> [Provided passage]

Thanamandi is a town and a municipal committee in the Rajouri district in the Indian union territory of Jammu and Kashmir. Thanamandi lies on the Mughal Road between Rajouri and Bufliaz.

==Significance==
Thanamandi lies 23 km from Rajouri, the district headquarters, on the Mughal Road, the route across the Pir Panjal mountain pass toward Srinagar. Historically, this route was an important footpath to obtain feed for cattle. The building of the Mughal Road added vehicle traffic bound for Srinagar. It was the site of battle between Shah Miri Sultan Ali Shah and his younger brother Zain-ul-Abidin in 1420. Zain'l-Abidin defeated Ali Shah with the help of Raja Jasrat.

Thanamandi has religious significance as the home of the most important Sufi saint, Baba Ghulam Shah Badshah, whose mausoleum is at Shahdara Sharief in the town.

[Short text fragments from websites]
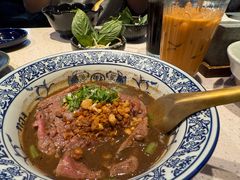 -通思密(CentralWorld Fl 3)
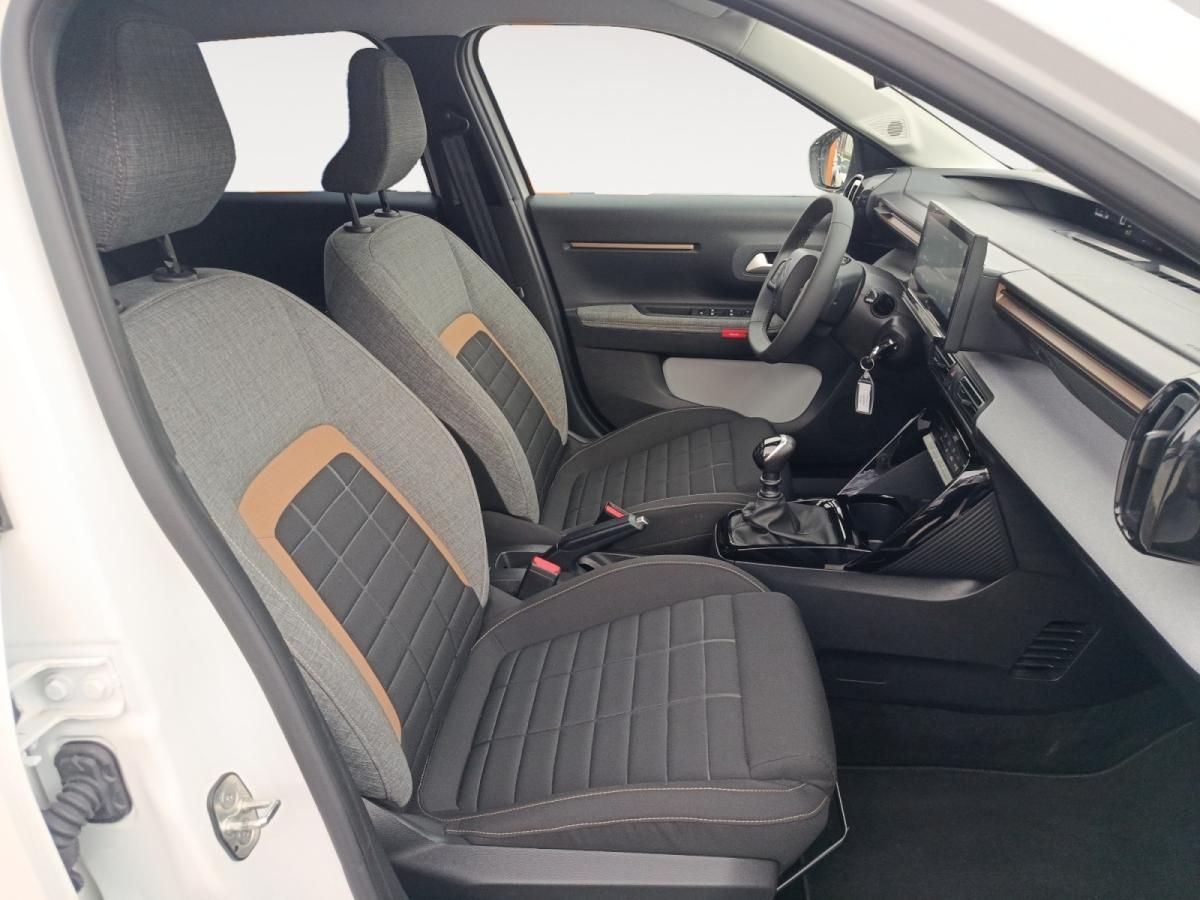 citroen-c3-aircross-2025-gasolina-1199cc
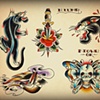 Flash Sheet 2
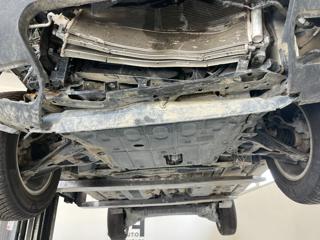 DACIA Duster usata, con Sedile posteriore sdoppiato
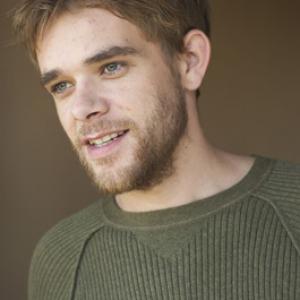 Nick Stahl at event of Twist 2003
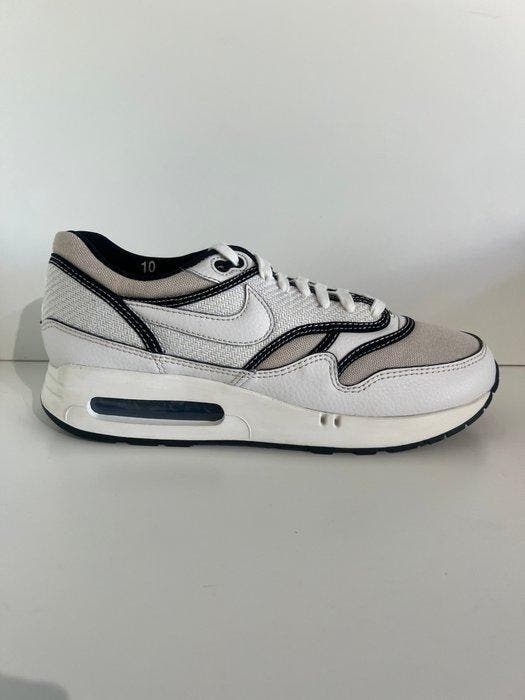 Nike - Air Max 1 86 PRM - Sneakers - Taille : EU 44 - Neuf, Vêtements | Hommes, Chaussures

> [Problem set]
- A) Using the Thanamandi passage, answer each question briefly:
(i) How far is Thanamandi from Rajouri?
(ii) Who won the 1420 battle fought at Thanamandi?
(iii) Where is the mausoleum of Baba Ghulam Shah Badshah?
- B) Carry on the Thanamandi passage from its final sentence.

> [Answers per task]
- A)
(i) 23 km
(ii) Zain-ul-Abidin, with the help of Raja Jasrat
(iii) At Shahdara Sharief in Thanamandi

- B)
Thanamandi still has some forts that were built during the time of the Mughals. It may have taken its name from being a trade market ("mandi") during those times.

==Demographics==

As of 2011 India census, Thanamandi had a population of 7,204. Males constitute 53% of the population and females 47%; 12% of the population is under 6 years of age. The literacy rate of 60%, higher than the national average of 59.5%: male literacy is 69%, and female literacy is 49%.

==Transport==
===Road===
Thanamandi is well-connected by road to other places in Jammu and Kashmir and India by the NH 144A.

===Rail===
Thanamandi doesn't have its own railway station. The nearest railway station is Jammu Tawi railway station located at a distance of 171 kilometres.

===Air===
The nearest airport is Jammu Airport located at a distance of 180 kilometres.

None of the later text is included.